What you have to do:
Within the data below, find the string "vragenlijst" and return each line where it occurs.

Records from a data collection:
- - -

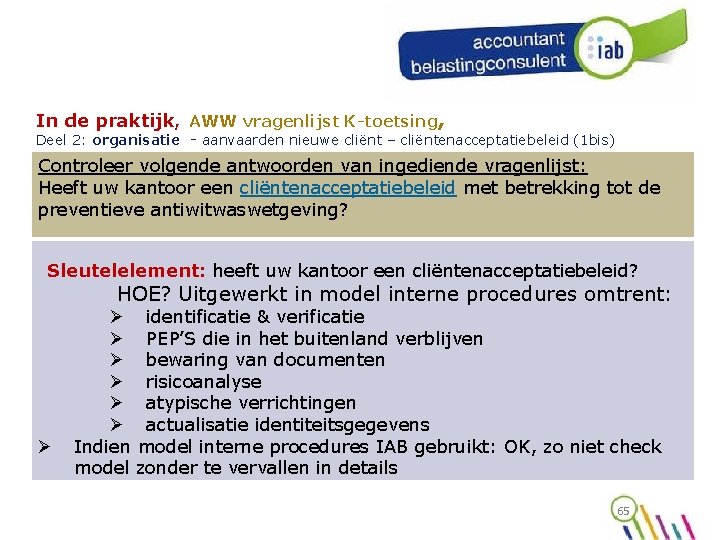 accountant
belastingconsulent
iab

In de praktijk, AWW vragenlijst K-toetsing,
Deel 2: organisatie - aanvaarden nieuwe cliënt – cliëntenacceptatiebeleid (1bis)

Controleer volgende antwoorden van ingediende vragenlijst:
Heeft uw kantoor een cliëntenacceptatiebeleid met betrekking tot de preventieve antiwitwaswetgeving?

Sleutelelement: heeft uw kantoor een cliëntenacceptatiebeleid?
HOE? Uitgewerkt in model interne procedures omtrent:
➢ identificatie & verificatie
➢ PEP'S die in het buitenland verblijven
➢ bewaring van documenten
➢ risicoanalyse
➢ atypische verrichtingen
➢ actualisatie identiteitsgegevens
➢ Indien model interne procedures IAB gebruikt: OK, zo niet check model zonder te vervallen in details

65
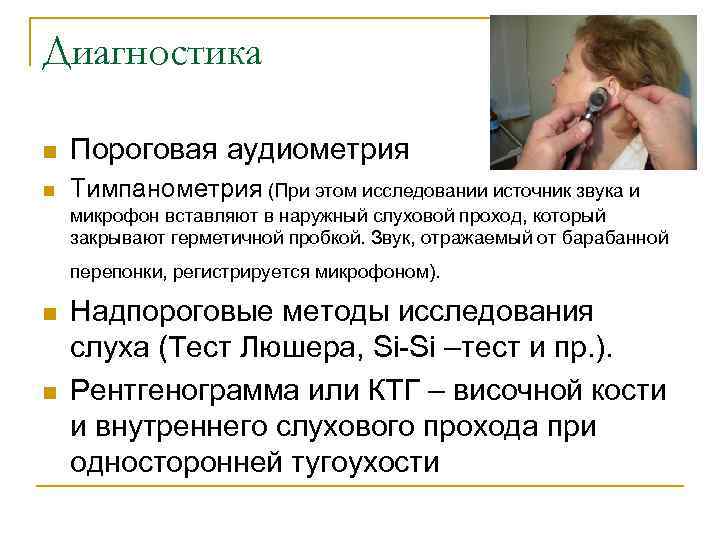 Диагностика

Пороговая аудиометрия

Тимпанометрия (При этом исследовании источник звука и микрофон вставляют в наружный слуховой проход, который закрывают герметичной пробкой. Звук, отражаемый от барабанной перепонки, регистрируется микрофоном).

Надпороговые методы исследования слуха (Тест Люшера, Si-Si –тест и пр.).

Рентгенограмма или КТГ – височной кости и внутреннего слухового прохода при односторонней тугоухости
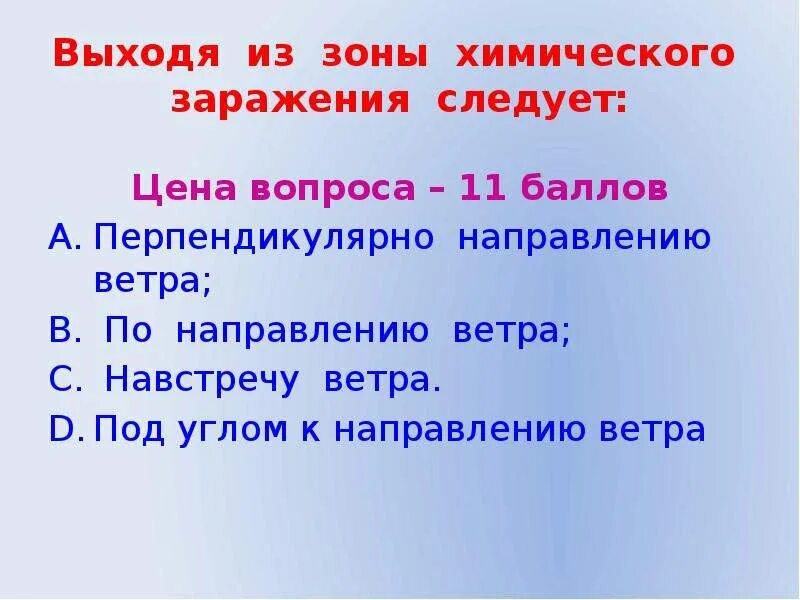 Выходя из зоны химического заражения следует:

Цена вопроса – 11 баллов

A. Перпендикулярно направлению ветра;
B. По направлению ветра;
C. Навстречу ветра.
D. Под углом к направлению ветра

- - -

Response below:
In de praktijk, AWW vragenlijst K-toetsing,
Controleer volgende antwoorden van ingediende vragenlijst:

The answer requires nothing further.